Когда я написал «Баррикады», то чувствовал, что я боец, который еще не умеет так завертывать портянки, чтобы они не натирали ног. Теперь я понял, что я умею «заворачивать портянки», и мне приятно, что я встал в боевом ряду рядом с Вишневским. Это место я не уступлю никому и никогда.
Просто, понятно, точно…
Двадцатипятилетний юбилей «Правды» я праздную не только как коммунист, для которого «Правда» является могучим ленинско-сталинским голосом коммунистической партии, но как литератор и молодой работник «Правды».
Что дала мне «Правда» как литератору?
Твердую, ясную позицию в вопросах литературы, потому что именно «Правда» с ярой непримиримостью и последовательностью боролась за партийную линию против всяческих перегибов, против разрушительной работы последышей троцкизма, воспитывая в нас чувство партийной ответственности за искусство.

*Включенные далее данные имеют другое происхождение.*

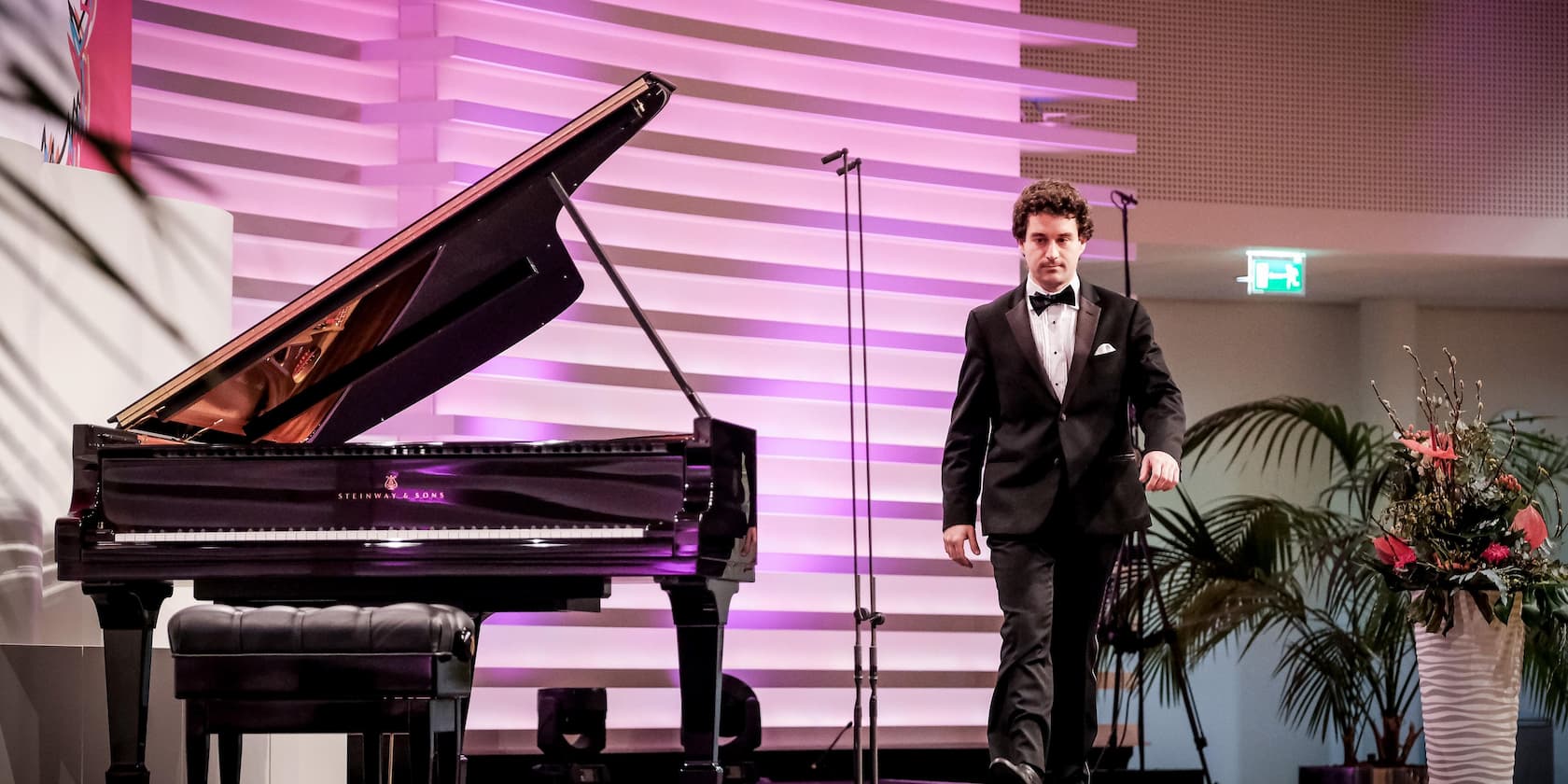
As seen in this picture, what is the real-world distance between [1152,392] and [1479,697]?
5.90ft

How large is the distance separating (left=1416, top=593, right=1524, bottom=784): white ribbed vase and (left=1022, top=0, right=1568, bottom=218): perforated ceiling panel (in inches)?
154

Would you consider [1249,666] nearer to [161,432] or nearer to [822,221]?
[822,221]

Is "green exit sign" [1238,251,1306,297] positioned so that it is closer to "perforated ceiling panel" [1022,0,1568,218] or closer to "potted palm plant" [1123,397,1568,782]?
"perforated ceiling panel" [1022,0,1568,218]

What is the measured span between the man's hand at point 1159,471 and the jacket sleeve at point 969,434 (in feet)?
1.30

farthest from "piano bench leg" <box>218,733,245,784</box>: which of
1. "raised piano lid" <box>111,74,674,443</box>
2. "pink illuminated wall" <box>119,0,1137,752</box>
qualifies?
"pink illuminated wall" <box>119,0,1137,752</box>

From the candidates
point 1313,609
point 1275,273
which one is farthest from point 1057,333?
point 1275,273

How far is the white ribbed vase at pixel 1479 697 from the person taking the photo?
470 centimetres

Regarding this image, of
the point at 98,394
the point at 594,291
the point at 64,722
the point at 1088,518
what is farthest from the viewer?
the point at 594,291

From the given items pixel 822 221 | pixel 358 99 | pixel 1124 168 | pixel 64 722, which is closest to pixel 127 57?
pixel 358 99

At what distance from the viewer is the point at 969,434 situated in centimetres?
378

Работа в «Правде» учит писать просто, понятно, точно, то есть учит тем качествам, которые так часто неизвестны и как бы даже чужды нашей прозе, как огня боящейся газетной работы.
Но именно по газете, по «Правде», учишься определять жизненность или надуманность своих образов, правильность своей манеры писать, потому что любая самая маленькая работа рассчитана на то, чтобы дойти до миллионов читателей.
Следовательно, любая, самая маленькая ошибка тоже помножается на миллионы.
«Правда» учит литератора, в ней работающего, свои собственные романы строить и писать так, как если бы он их писал для боевых страниц «Правды».
В ее школе приобретаешь качества политического работника, не теряя и не дробя качеств художника.
С радостью и гордостью вспоминаю также и то, что именно «Правда» дала мне возможность поехать на Дальний Восток и написать роман о нем.
Оборонная литература
Тема защиты родины и боевого подвига родилась вместе с историей народов. На этой теме вырос эпос. Образ воина всегда был — в глазах народа — образом чести и славы, а поля исторических битв не кладбищами, а памятниками его национальной силы и государственного достоинства.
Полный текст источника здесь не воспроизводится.